The growth of autonomous agents through basic models (FMs) such as Large Language Models (LLMs) has revolutionized the way we solve complex, multi-step problems. These agents perform tasks ranging from customer support to software engineering, navigating complex workflows that combine reasoning, tool usage, and memory.

However, as these systems increase in capacity and complexity, observability, reliability and compliance challenges arise.

This is where AgentOps comes into the picture; a concept modeled after DevOps and MLOps, but tailored to lifecycle management of FM-based agents.

To provide a foundational understanding of AgentOps and its critical role in enabling observability and traceability for FM-based autonomous agents, I extracted insights from the recent article A taxonomy of AgentOps for enabling observability of basic model-based agents by Liming Dong, Qinghua Lu and Liming Zhu. The article provides a comprehensive exploration of AgentOps, highlighting its necessity in managing the lifecycle of autonomous agents – from creation and execution to evaluation and monitoring. The authors categorize traceable artifacts, propose key features for observation platforms, and address challenges such as decision complexity and regulatory compliance.

While AGentOps (the tool) has gained significant traction as one of the leading tools for monitoring, debugging and optimizing AI agents (such as autogen, crew ai). This article focuses on the broader concept of AI Operations (Ops).

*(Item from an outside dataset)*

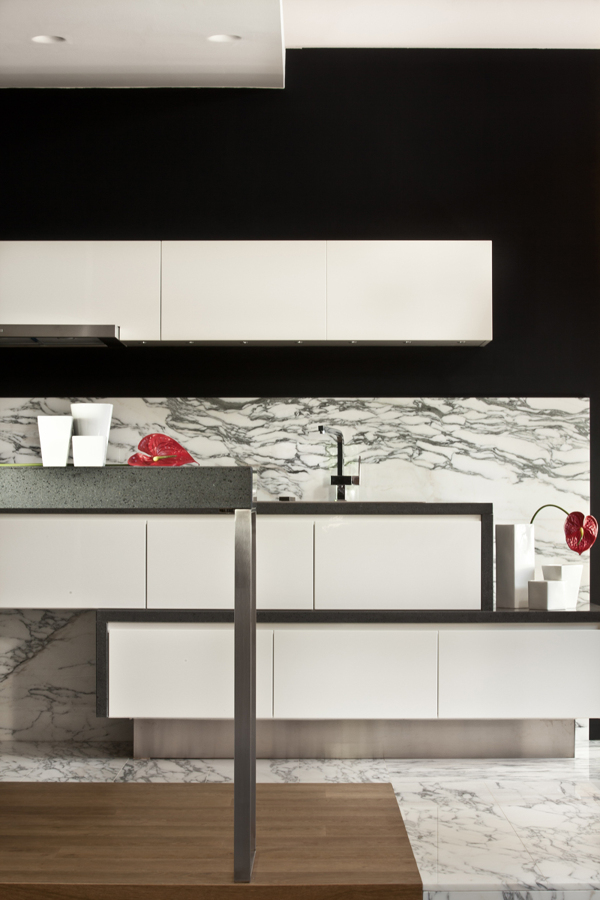 Foto cucina alternativa moderna de michele volpi studio - Alternativa piastrelle cucina ...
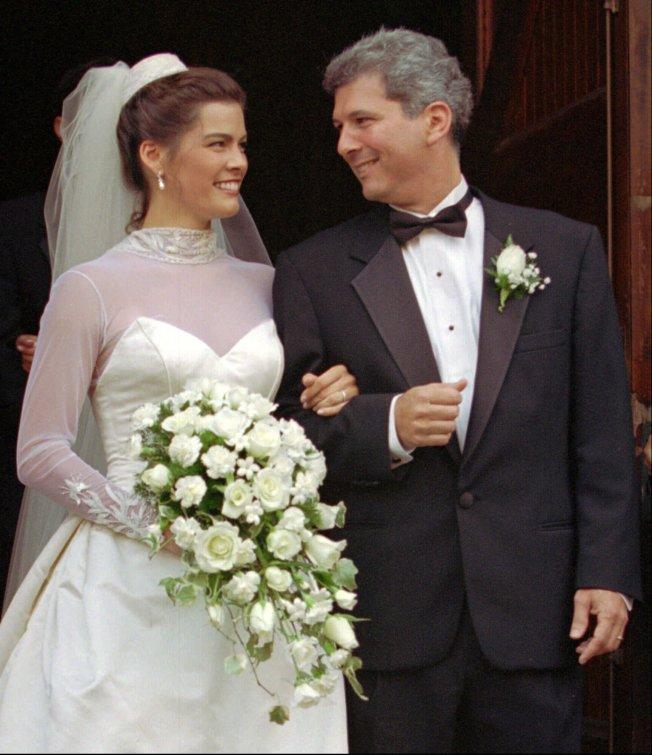 柯瑞根退出體壇後,與她的經紀人索羅門結婚。(美聯社)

That said, AgentOps (the tool) provides developers with visibility into agent workflows with features such as session replays, LLM cost tracking, and compliance monitoring. As one of the most popular Ops tools in AI, we will go through its functionality with a tutorial later in this article.

What is AgentOps?

AgentOps refers to the end-to-end processes, tools and frameworks required to design, deploy, monitor and optimize FM-based autonomous agents in manufacturing. The objectives are:

  • Observability: Provides complete visibility into the agent’s execution and decision-making processes.
  • Traceability: Capture detailed artifacts throughout the agent lifecycle for debugging, optimization, and compliance.
  • Reliability: Ensure consistent and reliable results through monitoring and robust workflows.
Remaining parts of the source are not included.